Extract verbatim the part of the passage on the United States and the ICC, starting at "President Bush in" and ending at "signing America on.".

## PAGE TEXT
▬▬▬
President Bush in fact went so far as to gain agreement from nations that they would expressly not detain or hand over to the ICC members of the United States armed forces. The fear of a symbolic ICC circus trial as a form of international political protest to American military actions in Iraq and elsewhere was real and palpable.
President Obama's words have been carefully chosen when directly regarding the ICC. While President Bush outright rejected subjugating American armed forces to any international court as a matter of policy, President Obama said in his 2008 presidential campaign that it is merely "premature to commit" to signing America on.
However, in a Foreign Policy in Focus round-table in 2008, the host group cited his former foreign policy advisor, Samantha Power. She essentially laid down what can be viewed as now-President Obama's roadmap to America rejoining the ICC. His principal objections are not explained as those of sovereignty, but rather of image and perception.
Obama's former foreign policy advisor, Samantha Power, said in an early March (2008) interview with The Irish Times that many things need to happen before Obama could think about signing the Rome Treaty.
"Until we've closed Guantánamo, gotten out of Iraq responsibly, renounced torture and rendition, shown a different face for America, American membership of the ICC is going to make countries around the world think the ICC is a tool of American hegemony.
▬▬▬
## INFORMATION SUPPLIED
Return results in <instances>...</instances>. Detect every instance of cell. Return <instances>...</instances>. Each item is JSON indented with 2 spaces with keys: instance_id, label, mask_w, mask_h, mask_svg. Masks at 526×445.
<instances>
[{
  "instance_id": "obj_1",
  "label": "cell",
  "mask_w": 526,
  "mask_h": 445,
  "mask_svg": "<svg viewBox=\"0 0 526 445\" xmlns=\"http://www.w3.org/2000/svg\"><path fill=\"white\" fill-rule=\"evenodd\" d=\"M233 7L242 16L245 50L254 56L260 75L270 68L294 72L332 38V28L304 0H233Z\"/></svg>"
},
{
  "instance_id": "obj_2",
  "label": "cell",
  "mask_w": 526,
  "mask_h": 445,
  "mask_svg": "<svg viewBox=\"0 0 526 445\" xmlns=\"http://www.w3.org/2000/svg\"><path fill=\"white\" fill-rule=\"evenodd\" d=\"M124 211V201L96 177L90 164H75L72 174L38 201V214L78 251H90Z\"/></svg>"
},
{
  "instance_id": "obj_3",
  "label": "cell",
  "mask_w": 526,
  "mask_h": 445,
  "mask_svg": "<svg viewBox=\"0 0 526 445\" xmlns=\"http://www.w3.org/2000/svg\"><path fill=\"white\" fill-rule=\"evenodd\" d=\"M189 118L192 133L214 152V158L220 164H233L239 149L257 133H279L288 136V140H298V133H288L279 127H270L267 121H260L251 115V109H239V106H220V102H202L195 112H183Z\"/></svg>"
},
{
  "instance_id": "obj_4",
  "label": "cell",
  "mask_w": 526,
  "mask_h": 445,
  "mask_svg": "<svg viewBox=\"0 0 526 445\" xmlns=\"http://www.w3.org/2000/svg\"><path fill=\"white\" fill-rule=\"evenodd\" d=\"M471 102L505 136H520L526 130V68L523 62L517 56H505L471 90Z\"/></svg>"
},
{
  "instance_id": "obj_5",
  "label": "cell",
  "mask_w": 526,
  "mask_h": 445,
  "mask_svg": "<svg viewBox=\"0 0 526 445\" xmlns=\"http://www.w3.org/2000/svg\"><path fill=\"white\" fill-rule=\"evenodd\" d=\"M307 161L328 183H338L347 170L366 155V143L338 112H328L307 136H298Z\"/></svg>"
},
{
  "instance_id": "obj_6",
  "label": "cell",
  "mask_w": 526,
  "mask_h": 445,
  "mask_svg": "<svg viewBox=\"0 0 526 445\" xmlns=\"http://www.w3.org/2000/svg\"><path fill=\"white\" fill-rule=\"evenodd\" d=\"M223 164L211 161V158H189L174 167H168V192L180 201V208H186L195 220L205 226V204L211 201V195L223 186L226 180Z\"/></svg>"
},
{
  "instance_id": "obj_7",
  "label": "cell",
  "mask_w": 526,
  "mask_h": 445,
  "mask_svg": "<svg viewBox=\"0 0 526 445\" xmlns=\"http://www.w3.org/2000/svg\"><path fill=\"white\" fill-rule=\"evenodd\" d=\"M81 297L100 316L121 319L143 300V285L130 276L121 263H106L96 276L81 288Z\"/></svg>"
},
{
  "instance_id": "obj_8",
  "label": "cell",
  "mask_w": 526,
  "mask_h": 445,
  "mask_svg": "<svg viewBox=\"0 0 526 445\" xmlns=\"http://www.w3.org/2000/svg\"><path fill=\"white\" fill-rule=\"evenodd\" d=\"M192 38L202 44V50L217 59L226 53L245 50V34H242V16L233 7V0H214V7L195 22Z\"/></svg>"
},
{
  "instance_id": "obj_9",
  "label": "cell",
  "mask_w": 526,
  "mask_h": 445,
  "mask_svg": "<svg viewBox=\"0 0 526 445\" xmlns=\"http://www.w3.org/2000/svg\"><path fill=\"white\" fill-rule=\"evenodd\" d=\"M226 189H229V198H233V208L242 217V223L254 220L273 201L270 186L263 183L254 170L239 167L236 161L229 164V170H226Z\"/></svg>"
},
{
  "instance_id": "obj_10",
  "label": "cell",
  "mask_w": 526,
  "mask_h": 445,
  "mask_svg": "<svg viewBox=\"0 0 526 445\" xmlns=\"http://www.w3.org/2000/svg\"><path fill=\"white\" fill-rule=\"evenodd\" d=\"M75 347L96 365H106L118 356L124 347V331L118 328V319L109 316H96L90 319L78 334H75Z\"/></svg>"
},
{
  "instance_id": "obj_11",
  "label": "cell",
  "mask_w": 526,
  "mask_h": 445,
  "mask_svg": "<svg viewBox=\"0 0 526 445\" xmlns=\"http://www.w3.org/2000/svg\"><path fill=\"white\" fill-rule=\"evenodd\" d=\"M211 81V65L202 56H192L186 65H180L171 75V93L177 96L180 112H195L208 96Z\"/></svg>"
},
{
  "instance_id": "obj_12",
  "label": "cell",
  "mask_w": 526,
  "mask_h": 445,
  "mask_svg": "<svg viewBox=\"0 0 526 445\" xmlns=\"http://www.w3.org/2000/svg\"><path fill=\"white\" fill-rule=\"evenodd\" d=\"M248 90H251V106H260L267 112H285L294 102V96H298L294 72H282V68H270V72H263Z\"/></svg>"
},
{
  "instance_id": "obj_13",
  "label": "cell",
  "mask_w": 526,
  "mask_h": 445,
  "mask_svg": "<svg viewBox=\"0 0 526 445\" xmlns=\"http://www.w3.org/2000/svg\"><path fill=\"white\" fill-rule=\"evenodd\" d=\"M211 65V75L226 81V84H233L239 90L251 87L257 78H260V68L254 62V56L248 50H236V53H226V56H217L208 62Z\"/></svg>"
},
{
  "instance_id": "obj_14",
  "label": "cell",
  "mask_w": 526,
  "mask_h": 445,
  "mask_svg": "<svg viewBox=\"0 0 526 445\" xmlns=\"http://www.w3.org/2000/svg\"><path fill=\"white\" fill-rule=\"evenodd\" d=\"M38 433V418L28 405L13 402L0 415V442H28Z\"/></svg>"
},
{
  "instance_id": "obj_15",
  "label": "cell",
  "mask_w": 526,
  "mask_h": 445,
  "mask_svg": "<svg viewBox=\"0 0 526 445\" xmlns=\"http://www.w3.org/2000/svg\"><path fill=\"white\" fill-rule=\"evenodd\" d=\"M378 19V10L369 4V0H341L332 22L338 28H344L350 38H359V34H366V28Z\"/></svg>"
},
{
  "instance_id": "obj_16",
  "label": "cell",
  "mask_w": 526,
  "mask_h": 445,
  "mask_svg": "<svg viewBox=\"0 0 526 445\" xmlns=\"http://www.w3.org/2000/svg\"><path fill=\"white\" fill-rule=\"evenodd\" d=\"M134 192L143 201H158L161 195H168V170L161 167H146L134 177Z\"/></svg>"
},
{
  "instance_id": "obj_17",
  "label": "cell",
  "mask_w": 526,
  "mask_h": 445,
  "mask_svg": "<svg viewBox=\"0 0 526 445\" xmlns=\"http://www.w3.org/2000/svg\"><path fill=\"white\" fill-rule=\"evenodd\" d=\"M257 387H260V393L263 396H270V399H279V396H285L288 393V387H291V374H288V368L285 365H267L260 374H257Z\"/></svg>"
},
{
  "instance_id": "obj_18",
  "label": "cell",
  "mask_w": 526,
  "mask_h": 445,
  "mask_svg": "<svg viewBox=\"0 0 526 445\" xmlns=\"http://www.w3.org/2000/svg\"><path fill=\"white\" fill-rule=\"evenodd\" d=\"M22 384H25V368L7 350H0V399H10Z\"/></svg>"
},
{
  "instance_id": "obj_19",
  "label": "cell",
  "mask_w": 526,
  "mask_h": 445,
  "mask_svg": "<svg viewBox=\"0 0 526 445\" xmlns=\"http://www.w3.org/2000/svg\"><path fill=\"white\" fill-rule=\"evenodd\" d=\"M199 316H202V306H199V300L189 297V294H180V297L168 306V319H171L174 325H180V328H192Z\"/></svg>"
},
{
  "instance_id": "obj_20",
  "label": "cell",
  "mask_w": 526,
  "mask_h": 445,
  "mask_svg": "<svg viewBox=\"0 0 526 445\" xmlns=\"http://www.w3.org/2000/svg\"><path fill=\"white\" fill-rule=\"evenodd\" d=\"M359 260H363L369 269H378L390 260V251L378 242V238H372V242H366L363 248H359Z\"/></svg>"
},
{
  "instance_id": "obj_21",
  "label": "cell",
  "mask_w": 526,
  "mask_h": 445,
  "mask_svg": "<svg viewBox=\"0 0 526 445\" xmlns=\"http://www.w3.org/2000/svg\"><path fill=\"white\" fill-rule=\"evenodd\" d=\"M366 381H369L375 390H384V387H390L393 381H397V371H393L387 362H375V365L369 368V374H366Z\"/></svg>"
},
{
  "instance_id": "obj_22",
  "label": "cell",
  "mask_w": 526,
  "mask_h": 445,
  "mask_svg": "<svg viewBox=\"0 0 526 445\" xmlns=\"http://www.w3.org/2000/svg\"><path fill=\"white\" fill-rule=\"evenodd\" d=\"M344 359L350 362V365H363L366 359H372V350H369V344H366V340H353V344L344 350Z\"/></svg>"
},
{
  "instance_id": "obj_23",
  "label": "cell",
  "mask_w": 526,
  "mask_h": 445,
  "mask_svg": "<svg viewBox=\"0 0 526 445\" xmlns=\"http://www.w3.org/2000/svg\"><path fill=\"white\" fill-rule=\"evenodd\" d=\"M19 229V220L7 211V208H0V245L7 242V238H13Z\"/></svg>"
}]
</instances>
▬▬▬
## RESPONSE TO THE TASK
President Bush in fact went so far as to gain agreement from nations that they would expressly not detain or hand over to the ICC members of the United States armed forces. The fear of a symbolic ICC circus trial as a form of international political protest to American military actions in Iraq and elsewhere was real and palpable.
President Obama's words have been carefully chosen when directly regarding the ICC. While President Bush outright rejected subjugating American armed forces to any international court as a matter of policy, President Obama said in his 2008 presidential campaign that it is merely "premature to commit" to signing America on.